The Beaufort Sea off the coast of the Northwest Territories holds an estimated 56 trillion feet of natural gas and 8 billion barrels of oil.


There hasn’t been much in the way of offshore oil exploration in the Arctic since oil prices sunk in 2014 - the expense and high technology involved means such operations require high crude oil prices to be profitable.


For example, despite pouring billions into Arctic oil exploration, Shell has relinquished most of its federal offshore leases in Alaska’s Chukchi Sea. As oil prices have lifted, however, there is renewed interest. In 2017 US President Trump reversed restrictions on Arctic oil exploration passed during the Obama administration; the country is now encouraging companies to consider returning with offfshore drill rigs.


While the United States and Canada have pulled back on Arctic oil and gas extraction, Russia has gone in full-bore. Here’s Wired describing Russia’s impressive Yamal LNG project:


What better place to do that than Yamal—literally "end of the world" in the local Nenets language? The autonomous district is bigger than Texas and has 32 natural gas fields, with an estimated 35 trillion cubic yards of the stuff, according to Russian state oil company Gazprom. It's here, on thousands of piles wedged deep into the permafrost, that US-sanctioned company Novatek just erected its $27 billion Yamal LNG (liquefied natural gas) plant. Bankrolled by the Chinese government and French gas giant Total, the plant extracts natural gas thousands of feet below ground and cools it to a liquid form that's easier to transport. At full capacity, it can deliver up to 18 million tons of LNG a year to tankers sailing the Northeast Passage, bound for Europe and the US. "Putin has vowed to make Russia the leading LNG exporter," Grigas says. "Yamal LNG represents that ambition."


Among the non-energy minerals hidden within the Arctic’s barren lands are coal, diamonds, uranium, phosphate, nickel and platinum group elements (PGE). Rare earth elements and cobalt needed for electric vehicles have also been found in the Arctic regions of Russia and Scandinavia.


Global News notes that Greenland, an autonomous region of Denmark, is claiming the Lomonosov Ridge - an underwater feature extending hundreds of miles beneath the Arctic Sea - for future undersea mining - although Russia disagrees.




In this article we have only just touched on the many issues the Arctic represents. As global warming continues to melt glaciers and sea ice, exposing vast expanses of ocean water to sunlight, more and more of the Arctic will become navigable for international shipping and resource exploration.


Up to now considered to be too difficult and expensive a place to work, in the near future the Arctic is likely to become less daunting, as temperatures rise and ice and snow cover retreat.

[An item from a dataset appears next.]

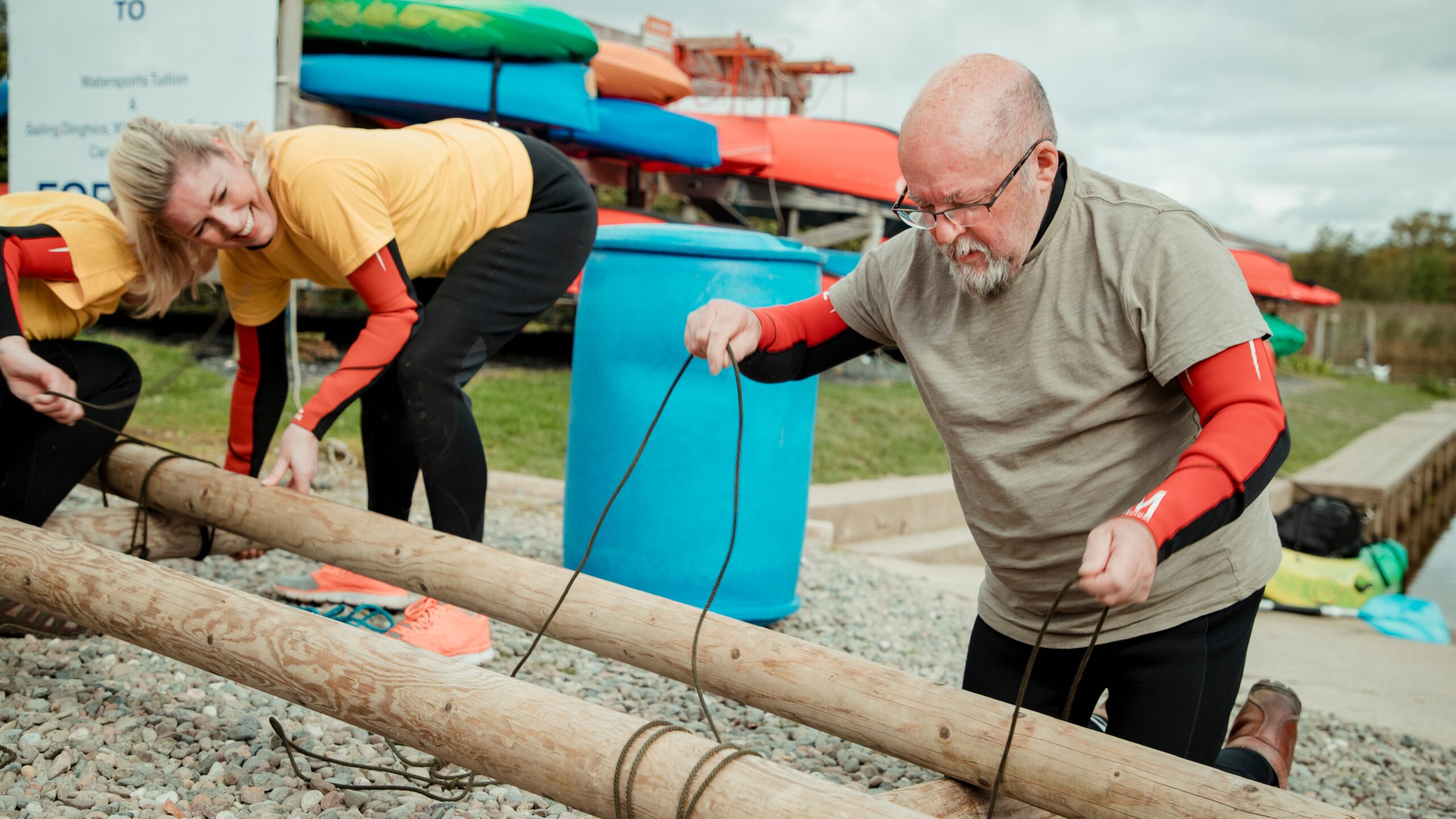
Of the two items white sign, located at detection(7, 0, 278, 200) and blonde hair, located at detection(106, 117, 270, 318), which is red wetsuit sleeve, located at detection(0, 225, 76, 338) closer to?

With opportunity however comes risk.


The eight countries that touch the Arctic Circle and one that doesn’t (China) may be friendly to each other now but as new resources are identified, expect there to be conflicts and confrontations.


Russia, China and the United States are on track in beefing up their military and civilian presence in the Arctic. Unfortunately, the same can’t be said of Canada.